Does anyone have a better example off the top of their head?
There is definitely a lot of unlocked power in anomaly detection.
April 20th, 2007 at 2:47 pm
I hope their invariants aren’t limited to the request, because the very existence of invariants there is an indication that the web application is flawed - any properly designed system should be free of redundancies. On the other hand, anomaly detection can easily mistake something for an invariant. For example, if a certain article in a computer shop is a computer that costs $5000, anomaly detection could easily associate quantity 1 with this article because nobody buys more. Then, one day some company decides to buy a stock of these computers and - bang! So something that is rare isn’t necessarily worth an error message.
April 20th, 2007 at 7:39 pm
Here’s an example of what they could catch: ‘ OR 1=1 , but also all possible variations such as ‘ OR 5+2=7. Gotta thank Bayesian statistics. Given a sufficient set of normal input (it’s safe to assume the majority of traffic to a web site is “safe”), the probability of catching something that deviates from the norm is very high.
April 22nd, 2007 at 9:19 am
It’s a nice idea but if I get the point, this won’t help that much:
The example is “list-price=500&quantity=10&total=5000″ but now if we want to change the values, we can do that for example like this “list-price=1&quantity=1&total=1″ and now the price is 1$ and the calculation’s still correct.
I also had some thoughts on the problem of “Invariable Parameters” but it’s only useful if you know before what the values for a request could be, but this is always the case when you send some possible values to the client which he should use (for example in a navigation). I wrote a blog posting about it, called “Protect your Web Applications through Encryption” which you can find here:
http://www.disenchant.ch/blog/protect-your-web-applications-through-encryption/57
PS: The algorithm I’ve used is absolutely crap but I’m working on that and it’s just a POC
Regards,
Sven
April 22nd, 2007 at 9:51 am
@Sven - as I said, this is an overly simple example, only to demonstrate a point. If you know itemid=12345 always corresponds to $500 you can get around that issue. Don’t take this example literally, it was only a way for you to get what I was talking about.

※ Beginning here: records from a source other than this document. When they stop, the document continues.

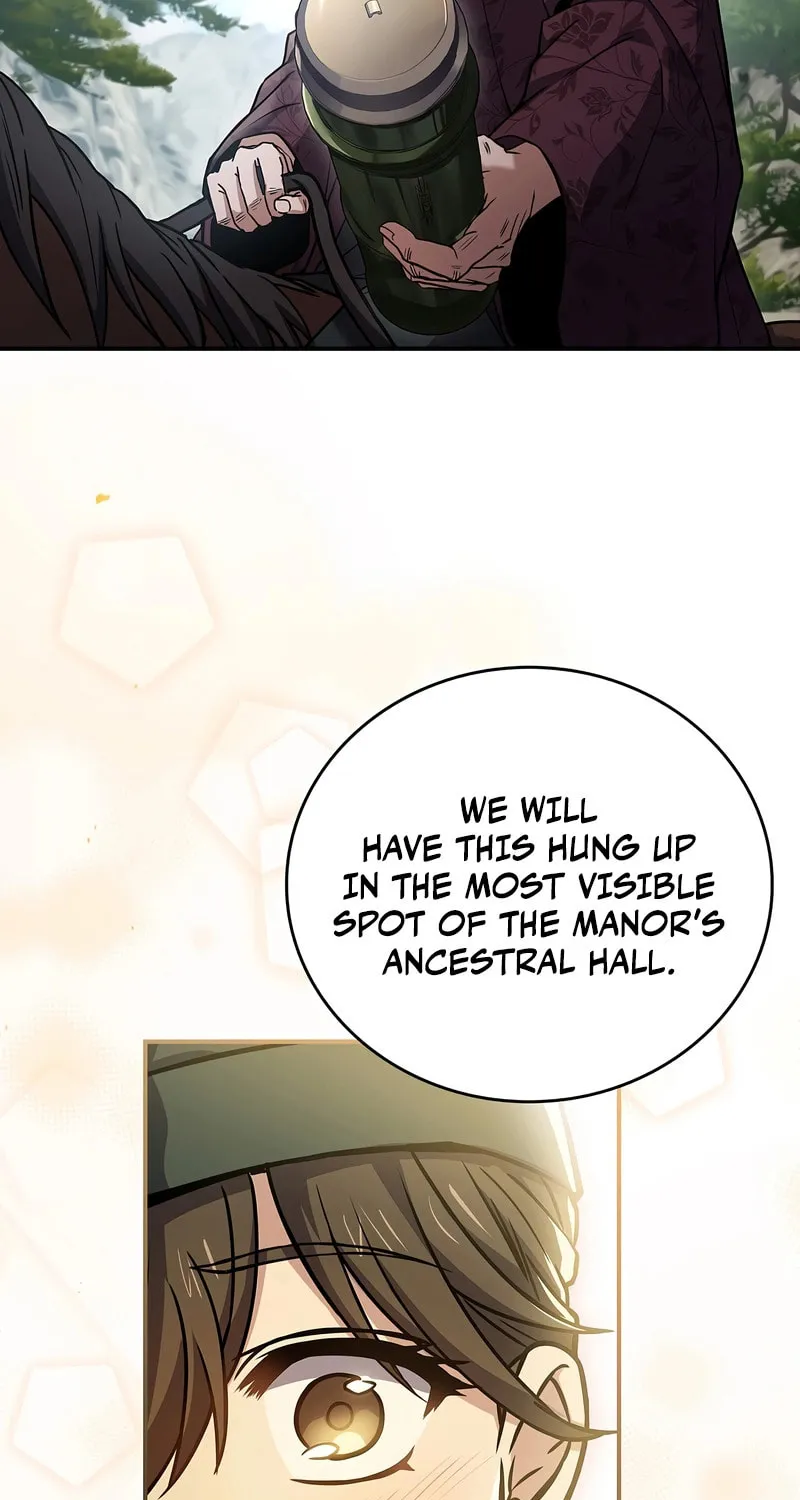 Read Reincarnated Escort Warrior chapter 76 image 82 on Lezhin
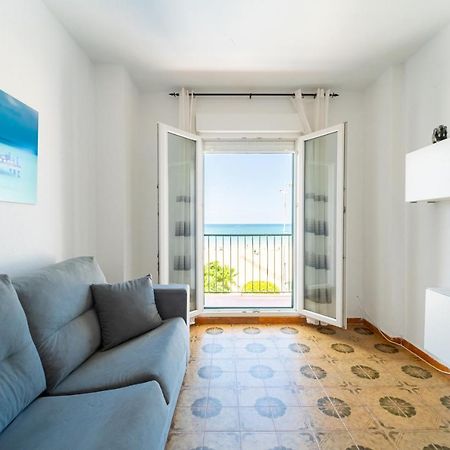 Apartamento Estudio Acuario Frente Mar Barbate Extérieur photo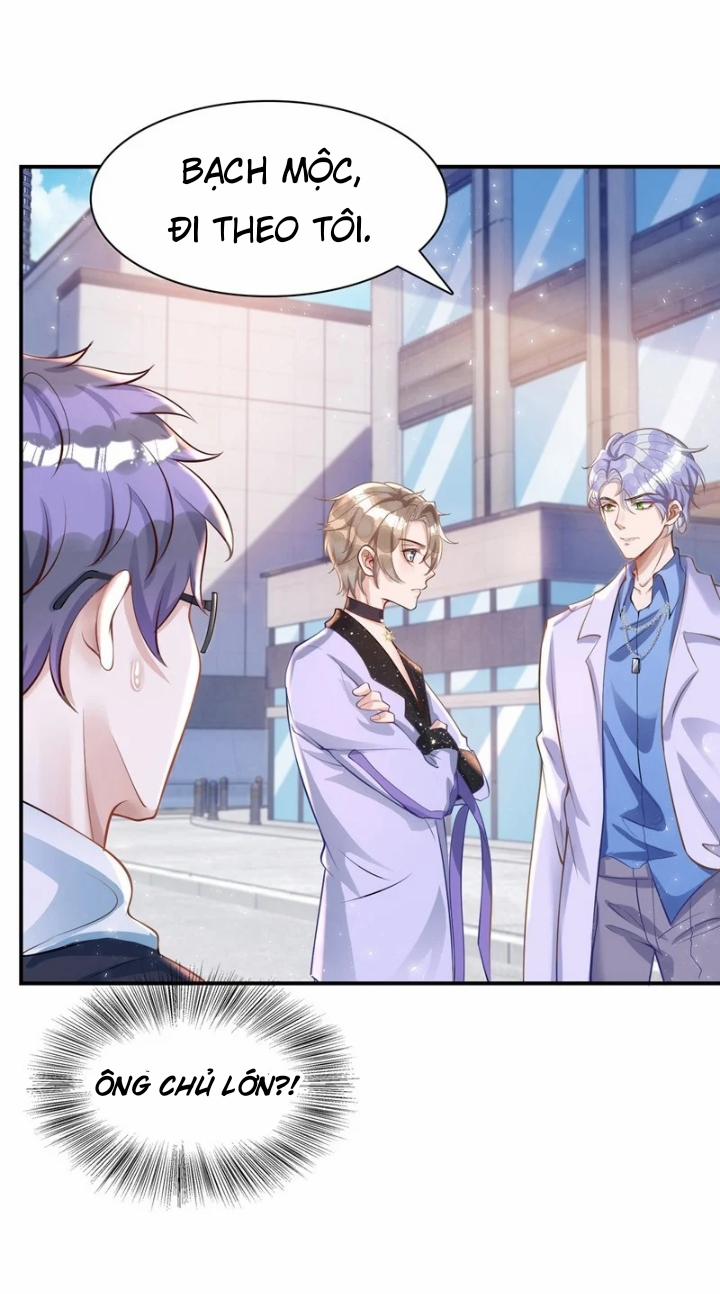 Thú Thụ Bất Thân 20 trang 7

April 28th, 2007 at 8:57 am
This idea could be useful, but I don’t believe it can totally replace hand-made WAF rules. I am currently analyzing XSS/CSRF attacks on some web application - 2-3k detected daily, from which about 5% is human-generated.
Such self-learning WAF would not detect scanners/bot activity (as it is constantly present, and not a rare condition). At the same time, it would leave me with hundreds of alerts every day (probably the number of false alarms being most of them). I will know which ones were the most rare - that in many cases mean the most dangerous, but not with XSS attacks (where the same pattern from many IP addresses mean real trouble).
It would be great as an additional tool, but I don’t think it could replace application-specific hand-made rules, no matter how intelligent that self-learning WAF is.